Sharon Mann, Baton Rouge general manager at Republic Services, saw a need to change her driver recruiting strategy and started putting more women behind the wheel. Today, she has over 68 female drivers and counting in her division out of 160 drivers, including Dedra McKinley, who was recently awarded the 2021 National Commercial Driver of the Year by the National Waste & Recycling Association (NWRA). Mann’s work also inspired Republic Services’ SheDrives initiative to broaden the driver candidate pool and increase the number of women hired for driver positions across the nation. In one year, the hiring rate of women drivers increased by one-third, placing Republic above the national average for women drivers.
“The company came out at the corporate level and said, ‘We want to develop this SheDrives program, and we’d like for you to be involved in it,’” Mann comments. “There were a lot of people across the company that were involved in this. They went really hard on recruiting women. … They’re even looking at a SheDrives 2.0 program. I hear people talk about 80,000 truck driving openings across the country. We just have to put ourselves out there, not just the waste industry, but all trucking companies, to look at different ways of recruitment.”
Mann began her career as a temporary employee at Republic while attending school. After being offered a full-time position, she worked up the corporate ladder. Thirty-five years later, she’s held various positions, including safety manager, operations manager and region routing manager.
As the trucking industry started seeing a decline in drivers pre-pandemic, Mann had an idea how to fill the vacant spots. While she waited in the car pick-up line at her children’s school, she noticed the bus drivers standing around.
“I got out of my car, and I walked over to the parking lot,” she shares. “I started talking to them and handed out my business cards. At the time, we were short drivers. We really needed to employ drivers, but it was a challenge. We couldn’t get people to apply. And then some of the people that were applying just didn’t meet the qualifications. So while I was talking to these bus drivers, they were like, ‘I never really thought about it. When you see a garbage truck, you really don’t think that women can do that.’ And then I told them my story, and we talked it through. … After that, they started applying. We hired on a couple of them. Now, naturally, my philosophy was, ‘Why not hire them? They are operating in the same neighborhoods that we pick up in, and safety has to be their number one priority because they’re already transporting precious cargo.’”
As this became a popular recruiting tool, Mann also championed the SheDrives initiative, which attracts women like McKinley who want to establish a career for themselves while being present in their children’s lives. McKinley went to trucking school but quickly found that it wasn’t a fit for her lifestyle as a single mother. A few of her friends suggested she apply to Republic. Initially, she started as a driver and quickly became a behind-the-wheel instructor, allowing her to provide for her family while not missing out on the important moments.

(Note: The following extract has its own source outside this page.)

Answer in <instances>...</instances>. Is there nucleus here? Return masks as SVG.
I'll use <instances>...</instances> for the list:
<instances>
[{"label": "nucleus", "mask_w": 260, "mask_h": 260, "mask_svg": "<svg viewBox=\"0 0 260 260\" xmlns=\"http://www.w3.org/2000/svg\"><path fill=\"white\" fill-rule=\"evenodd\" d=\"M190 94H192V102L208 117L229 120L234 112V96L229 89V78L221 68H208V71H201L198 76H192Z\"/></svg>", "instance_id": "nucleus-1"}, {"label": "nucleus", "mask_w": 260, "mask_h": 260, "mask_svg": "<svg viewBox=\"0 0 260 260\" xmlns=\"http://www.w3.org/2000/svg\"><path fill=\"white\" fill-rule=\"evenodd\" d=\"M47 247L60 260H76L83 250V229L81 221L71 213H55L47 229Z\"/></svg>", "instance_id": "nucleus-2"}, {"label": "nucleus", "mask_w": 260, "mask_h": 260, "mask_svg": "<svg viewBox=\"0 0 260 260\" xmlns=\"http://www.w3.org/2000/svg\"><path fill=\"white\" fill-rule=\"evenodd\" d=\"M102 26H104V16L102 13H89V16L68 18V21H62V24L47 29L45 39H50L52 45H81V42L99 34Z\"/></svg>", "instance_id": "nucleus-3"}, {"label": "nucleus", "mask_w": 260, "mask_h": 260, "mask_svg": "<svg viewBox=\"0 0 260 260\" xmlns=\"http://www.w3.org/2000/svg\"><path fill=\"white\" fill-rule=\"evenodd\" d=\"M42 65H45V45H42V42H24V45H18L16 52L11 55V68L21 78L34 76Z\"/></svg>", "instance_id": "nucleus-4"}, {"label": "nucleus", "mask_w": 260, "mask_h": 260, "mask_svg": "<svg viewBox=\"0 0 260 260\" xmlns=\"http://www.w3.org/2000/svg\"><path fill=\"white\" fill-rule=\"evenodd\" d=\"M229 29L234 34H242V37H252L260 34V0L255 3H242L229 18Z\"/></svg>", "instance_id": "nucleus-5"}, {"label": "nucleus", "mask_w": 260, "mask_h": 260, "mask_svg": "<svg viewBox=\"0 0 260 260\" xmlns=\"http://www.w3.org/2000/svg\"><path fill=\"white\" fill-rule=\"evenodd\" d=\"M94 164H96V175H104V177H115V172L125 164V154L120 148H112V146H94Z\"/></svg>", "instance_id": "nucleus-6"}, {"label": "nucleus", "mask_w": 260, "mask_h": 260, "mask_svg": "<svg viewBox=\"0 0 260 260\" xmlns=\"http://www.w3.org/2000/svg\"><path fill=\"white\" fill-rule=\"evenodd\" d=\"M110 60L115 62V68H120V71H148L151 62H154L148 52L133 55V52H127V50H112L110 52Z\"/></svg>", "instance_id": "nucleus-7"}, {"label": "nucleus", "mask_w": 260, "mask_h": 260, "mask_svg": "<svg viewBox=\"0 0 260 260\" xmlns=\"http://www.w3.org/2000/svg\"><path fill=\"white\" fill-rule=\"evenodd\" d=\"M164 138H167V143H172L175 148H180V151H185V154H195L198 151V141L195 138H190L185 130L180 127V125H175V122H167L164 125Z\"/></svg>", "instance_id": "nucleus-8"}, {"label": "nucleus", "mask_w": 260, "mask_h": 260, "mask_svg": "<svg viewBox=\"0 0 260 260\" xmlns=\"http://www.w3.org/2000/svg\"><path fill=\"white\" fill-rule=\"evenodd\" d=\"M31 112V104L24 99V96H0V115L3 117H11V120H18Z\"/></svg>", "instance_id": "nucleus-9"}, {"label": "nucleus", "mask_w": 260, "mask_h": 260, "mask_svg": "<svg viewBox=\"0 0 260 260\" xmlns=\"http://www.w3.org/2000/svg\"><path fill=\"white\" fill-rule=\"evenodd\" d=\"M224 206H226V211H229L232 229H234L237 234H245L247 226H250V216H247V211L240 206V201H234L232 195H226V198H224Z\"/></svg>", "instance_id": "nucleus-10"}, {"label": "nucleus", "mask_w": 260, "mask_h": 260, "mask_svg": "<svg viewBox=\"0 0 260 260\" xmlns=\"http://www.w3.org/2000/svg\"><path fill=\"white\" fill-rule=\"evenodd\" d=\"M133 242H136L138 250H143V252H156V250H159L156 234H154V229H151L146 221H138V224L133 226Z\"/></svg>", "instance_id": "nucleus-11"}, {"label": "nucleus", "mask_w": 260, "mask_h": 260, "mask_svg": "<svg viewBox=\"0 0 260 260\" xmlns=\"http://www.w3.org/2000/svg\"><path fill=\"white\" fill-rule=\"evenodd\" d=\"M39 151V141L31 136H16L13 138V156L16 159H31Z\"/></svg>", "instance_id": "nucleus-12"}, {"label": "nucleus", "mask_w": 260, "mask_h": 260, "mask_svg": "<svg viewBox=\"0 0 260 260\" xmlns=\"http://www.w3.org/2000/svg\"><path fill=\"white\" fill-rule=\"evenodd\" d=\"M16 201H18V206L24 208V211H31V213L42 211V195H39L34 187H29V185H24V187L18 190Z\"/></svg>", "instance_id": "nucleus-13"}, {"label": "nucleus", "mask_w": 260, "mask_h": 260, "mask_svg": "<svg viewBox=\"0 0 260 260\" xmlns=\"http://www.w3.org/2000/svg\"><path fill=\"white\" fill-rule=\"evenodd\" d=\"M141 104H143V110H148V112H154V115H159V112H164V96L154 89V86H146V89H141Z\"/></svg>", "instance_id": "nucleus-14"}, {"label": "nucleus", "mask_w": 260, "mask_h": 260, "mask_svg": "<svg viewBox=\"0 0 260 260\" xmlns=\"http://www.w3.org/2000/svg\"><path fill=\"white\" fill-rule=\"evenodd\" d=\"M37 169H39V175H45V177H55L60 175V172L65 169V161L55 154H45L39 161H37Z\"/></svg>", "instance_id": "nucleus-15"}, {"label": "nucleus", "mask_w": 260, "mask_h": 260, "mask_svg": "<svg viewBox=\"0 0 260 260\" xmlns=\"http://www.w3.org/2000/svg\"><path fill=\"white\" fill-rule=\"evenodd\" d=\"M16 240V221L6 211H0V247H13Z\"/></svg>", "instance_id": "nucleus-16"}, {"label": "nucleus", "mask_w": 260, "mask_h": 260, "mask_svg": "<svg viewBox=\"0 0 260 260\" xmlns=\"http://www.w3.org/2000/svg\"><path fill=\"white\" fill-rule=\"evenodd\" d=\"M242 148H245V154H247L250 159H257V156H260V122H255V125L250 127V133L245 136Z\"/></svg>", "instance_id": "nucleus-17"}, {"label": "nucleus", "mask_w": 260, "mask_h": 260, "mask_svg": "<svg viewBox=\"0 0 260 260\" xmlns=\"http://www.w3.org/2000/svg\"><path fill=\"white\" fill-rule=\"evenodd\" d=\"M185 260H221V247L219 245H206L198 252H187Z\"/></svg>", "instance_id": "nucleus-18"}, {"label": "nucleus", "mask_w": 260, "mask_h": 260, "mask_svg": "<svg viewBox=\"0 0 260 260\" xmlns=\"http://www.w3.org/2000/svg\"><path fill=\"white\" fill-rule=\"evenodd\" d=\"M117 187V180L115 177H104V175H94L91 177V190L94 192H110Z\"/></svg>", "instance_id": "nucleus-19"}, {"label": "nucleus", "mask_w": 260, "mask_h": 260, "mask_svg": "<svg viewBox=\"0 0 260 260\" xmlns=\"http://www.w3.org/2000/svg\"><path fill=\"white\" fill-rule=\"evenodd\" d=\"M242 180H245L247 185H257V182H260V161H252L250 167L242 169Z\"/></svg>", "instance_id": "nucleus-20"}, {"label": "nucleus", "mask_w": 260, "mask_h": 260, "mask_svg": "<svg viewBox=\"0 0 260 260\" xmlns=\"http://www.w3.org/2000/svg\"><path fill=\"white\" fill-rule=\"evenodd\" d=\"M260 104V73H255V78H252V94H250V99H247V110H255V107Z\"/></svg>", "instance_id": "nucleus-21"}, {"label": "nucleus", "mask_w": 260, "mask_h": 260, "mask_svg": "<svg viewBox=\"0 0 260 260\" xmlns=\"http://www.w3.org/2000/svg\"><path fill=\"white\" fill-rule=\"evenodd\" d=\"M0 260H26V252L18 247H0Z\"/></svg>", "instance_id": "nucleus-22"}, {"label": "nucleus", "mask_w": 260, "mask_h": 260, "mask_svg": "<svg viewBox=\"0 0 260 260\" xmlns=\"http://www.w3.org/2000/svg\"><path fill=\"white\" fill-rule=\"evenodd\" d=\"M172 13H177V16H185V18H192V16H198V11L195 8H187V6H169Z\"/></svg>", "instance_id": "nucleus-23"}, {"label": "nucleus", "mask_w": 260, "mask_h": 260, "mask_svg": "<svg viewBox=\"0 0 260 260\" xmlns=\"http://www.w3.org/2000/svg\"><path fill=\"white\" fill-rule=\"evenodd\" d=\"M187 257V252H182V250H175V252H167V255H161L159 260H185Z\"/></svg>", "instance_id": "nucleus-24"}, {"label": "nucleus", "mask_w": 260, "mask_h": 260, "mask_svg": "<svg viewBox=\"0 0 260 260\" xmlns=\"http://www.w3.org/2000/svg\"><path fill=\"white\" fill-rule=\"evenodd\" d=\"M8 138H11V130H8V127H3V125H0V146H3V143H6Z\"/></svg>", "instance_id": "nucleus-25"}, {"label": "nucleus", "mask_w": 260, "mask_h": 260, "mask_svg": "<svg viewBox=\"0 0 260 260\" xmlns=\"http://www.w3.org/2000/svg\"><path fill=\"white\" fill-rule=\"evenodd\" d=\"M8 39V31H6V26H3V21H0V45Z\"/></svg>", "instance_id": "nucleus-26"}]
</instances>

Winning the NWRA is no small feat. There are many qualifications the recipient has to demonstrate, including letters of recommendation from customers, family members and the community. Over the past decade, several female drivers from the company have made it to the finalist round; however, this was the first year that a female driver, McKinley, from Republic received the award.
“I work hard,” McKinley states. “I stay focused and am dependable.”

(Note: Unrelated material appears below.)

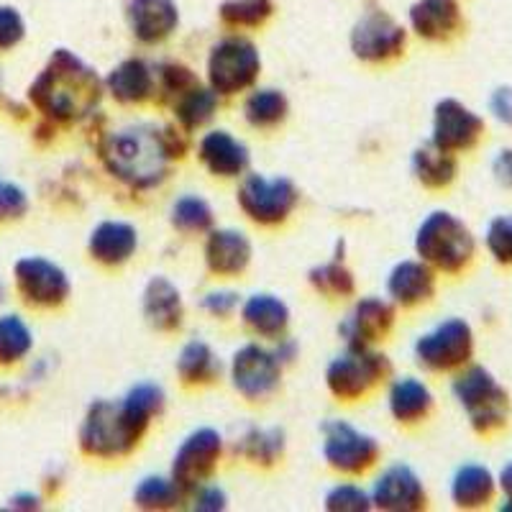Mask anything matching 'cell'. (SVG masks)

As Mann continues to evolve and expand the recruiting process, she focuses on the following essential steps:
- Don’t take no for an answer. View it as a challenge. The more you challenge yourself, the further along in the process you’ll get.
- Give it everything you’ve got. If it’s something you really want, develop a strategy that will hold you accountable.
- Listen to yourself. There’s going to be so much white noise trying to keep you from what you want to do. You have to trust in yourself and your skillset.
“Whether they’re a male or female, you still treat everybody the same way,” Mann concludes. “Even though they may take a little bit more time, or even men have taken a little bit more time in training, it doesn’t matter. If the person is the right person for the position, we need to keep that in mind. We’re not just trying to put bodies in seats. We’re actually hiring the person to do the job so they’ll do it safely. They’ll take care of our customers, and it’s going to be a career decision for them. For me, it was more about teaching people. We need people, so we have to start thinking outside of the box.”